Comment traduire en anglais cette phrase du texte sur la question anglophone au Cameroun : « Bref, on explique la bêtise par l’appartenance ethnique ou linguistique alors qu’en elle-même la culture n’est pas productrice de bêtise. » ?

→ Texte cité

* * *

Enfin, il y a la question anglophone. Nous parlons de cette question parce qu’elle est l’un des éléments qui peut briser  l’unité nationale en construction du Cameroun. En effet, les ressentiments entre anglophone et francophones sont de plus en plus récurrents. Même si l’élite gouvernant tente de la mettre sous silence, ce problème existe. Il nait du fait que certains camerounais ressortissants du Cameroun autrefois dominé par l’Angleterre estiment qu’ils sont toujours marginalisés et s’excluent eux-mêmes de la vie publique. Et de l’autre côté, les préjugés que certains « francophones » ont au sujet de ces Camerounais. Des termes sont utilisés pour les qualifier « ils sont à gauche », « c’est un anglophone qui a fait », « c’est un bêti… ».

Bref, on explique la bêtise par l’appartenance ethnique ou linguistique alors qu’en elle-même la culture n’est pas productrice de bêtise.

* * *

Entrées de la collection

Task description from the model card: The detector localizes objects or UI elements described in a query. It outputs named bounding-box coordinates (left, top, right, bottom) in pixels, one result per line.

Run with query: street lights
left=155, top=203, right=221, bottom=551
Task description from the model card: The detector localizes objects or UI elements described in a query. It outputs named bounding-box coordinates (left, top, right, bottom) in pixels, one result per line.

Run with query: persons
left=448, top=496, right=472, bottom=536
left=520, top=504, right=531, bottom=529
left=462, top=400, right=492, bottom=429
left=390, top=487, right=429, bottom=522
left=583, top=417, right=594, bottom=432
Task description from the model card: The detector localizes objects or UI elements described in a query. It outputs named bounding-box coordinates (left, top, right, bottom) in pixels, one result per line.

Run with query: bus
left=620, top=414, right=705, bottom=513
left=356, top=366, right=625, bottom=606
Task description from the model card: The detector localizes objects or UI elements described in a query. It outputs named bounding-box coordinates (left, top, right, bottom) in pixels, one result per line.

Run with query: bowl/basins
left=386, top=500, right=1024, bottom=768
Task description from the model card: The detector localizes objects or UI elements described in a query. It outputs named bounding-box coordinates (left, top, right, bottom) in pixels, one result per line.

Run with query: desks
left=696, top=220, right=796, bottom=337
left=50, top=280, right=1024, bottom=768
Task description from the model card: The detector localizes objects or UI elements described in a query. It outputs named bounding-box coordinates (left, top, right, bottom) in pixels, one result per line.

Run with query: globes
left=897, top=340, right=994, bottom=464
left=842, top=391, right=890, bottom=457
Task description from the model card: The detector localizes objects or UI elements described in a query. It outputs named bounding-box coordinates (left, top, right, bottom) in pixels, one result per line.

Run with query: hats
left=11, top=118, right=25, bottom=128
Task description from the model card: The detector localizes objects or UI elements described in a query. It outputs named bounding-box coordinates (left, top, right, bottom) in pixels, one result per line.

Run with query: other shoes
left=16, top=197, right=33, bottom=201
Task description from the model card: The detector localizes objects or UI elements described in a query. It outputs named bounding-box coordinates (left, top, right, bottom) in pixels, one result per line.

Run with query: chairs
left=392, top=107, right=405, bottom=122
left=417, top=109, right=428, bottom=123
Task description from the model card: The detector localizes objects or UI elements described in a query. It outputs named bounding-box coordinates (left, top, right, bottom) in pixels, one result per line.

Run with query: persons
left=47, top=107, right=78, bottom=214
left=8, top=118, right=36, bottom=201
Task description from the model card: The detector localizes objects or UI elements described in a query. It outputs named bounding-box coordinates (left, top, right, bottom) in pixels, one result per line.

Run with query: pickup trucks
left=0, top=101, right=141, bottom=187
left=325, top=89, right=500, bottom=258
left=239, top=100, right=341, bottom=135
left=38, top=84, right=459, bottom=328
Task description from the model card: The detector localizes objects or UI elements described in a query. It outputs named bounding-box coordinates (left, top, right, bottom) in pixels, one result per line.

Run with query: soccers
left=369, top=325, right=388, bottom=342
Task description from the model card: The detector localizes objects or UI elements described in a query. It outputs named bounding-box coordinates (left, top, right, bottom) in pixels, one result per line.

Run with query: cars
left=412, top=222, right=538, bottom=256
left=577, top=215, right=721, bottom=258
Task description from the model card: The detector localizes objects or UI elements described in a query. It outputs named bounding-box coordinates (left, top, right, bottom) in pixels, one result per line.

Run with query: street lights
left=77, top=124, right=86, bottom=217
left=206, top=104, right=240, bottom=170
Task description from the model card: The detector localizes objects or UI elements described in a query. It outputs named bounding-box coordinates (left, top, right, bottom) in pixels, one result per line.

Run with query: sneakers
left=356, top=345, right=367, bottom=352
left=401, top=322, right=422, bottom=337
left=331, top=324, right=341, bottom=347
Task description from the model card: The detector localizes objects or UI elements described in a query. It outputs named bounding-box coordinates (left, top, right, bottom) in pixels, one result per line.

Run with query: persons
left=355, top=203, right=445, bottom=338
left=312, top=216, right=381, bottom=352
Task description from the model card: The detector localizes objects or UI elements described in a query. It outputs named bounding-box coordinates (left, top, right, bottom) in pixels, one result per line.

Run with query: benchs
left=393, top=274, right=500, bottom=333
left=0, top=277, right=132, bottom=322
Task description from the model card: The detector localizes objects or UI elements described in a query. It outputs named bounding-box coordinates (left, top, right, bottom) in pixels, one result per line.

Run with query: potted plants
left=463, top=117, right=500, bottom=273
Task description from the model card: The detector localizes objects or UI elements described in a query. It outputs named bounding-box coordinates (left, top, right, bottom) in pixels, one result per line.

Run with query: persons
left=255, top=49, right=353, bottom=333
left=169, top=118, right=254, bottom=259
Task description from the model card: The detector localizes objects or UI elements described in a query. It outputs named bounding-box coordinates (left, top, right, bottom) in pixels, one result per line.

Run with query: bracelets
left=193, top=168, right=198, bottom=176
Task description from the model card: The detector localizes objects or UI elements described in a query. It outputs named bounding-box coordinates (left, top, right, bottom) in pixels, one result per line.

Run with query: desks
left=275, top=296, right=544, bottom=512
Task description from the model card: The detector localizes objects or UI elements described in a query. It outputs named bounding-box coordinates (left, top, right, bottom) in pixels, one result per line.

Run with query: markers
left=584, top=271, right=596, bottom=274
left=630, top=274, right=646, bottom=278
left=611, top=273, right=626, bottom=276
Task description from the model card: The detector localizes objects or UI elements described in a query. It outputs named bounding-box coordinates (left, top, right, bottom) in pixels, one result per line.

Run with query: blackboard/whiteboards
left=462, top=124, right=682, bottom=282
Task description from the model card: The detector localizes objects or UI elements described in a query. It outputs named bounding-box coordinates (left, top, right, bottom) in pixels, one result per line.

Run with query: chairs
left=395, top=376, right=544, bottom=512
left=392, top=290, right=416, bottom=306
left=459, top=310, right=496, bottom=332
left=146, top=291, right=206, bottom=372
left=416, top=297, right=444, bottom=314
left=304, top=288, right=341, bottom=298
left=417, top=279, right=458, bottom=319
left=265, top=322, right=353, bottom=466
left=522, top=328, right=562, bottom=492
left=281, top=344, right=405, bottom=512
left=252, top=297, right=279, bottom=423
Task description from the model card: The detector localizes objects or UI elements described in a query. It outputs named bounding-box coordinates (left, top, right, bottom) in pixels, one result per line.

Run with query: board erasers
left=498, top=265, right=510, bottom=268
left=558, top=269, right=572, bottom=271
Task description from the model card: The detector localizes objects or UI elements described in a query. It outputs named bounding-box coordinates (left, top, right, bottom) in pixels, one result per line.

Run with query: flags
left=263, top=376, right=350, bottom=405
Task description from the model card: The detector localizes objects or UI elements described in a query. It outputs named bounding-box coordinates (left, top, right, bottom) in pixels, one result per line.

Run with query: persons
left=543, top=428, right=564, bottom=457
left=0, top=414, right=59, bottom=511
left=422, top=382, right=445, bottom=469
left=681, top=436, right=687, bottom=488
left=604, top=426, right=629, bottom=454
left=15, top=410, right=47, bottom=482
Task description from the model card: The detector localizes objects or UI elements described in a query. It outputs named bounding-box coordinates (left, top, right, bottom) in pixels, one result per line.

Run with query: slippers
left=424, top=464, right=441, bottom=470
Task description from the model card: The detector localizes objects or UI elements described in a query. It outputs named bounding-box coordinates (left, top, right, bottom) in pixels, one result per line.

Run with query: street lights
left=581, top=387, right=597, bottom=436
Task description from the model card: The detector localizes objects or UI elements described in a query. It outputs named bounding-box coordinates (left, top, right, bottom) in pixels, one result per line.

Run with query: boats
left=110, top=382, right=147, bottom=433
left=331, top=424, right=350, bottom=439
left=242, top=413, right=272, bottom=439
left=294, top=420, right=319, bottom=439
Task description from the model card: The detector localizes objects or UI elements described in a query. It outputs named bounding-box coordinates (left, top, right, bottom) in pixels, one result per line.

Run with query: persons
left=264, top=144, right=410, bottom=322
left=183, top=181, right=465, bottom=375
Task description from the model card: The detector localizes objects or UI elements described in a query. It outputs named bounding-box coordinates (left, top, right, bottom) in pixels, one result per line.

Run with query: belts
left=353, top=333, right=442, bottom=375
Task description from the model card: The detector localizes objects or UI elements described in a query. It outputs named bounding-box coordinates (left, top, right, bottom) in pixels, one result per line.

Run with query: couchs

* * *

→ Réponse
In short, foolishness is explained by ethnic or linguistic belonging, whereas culture in itself does not produce foolishness.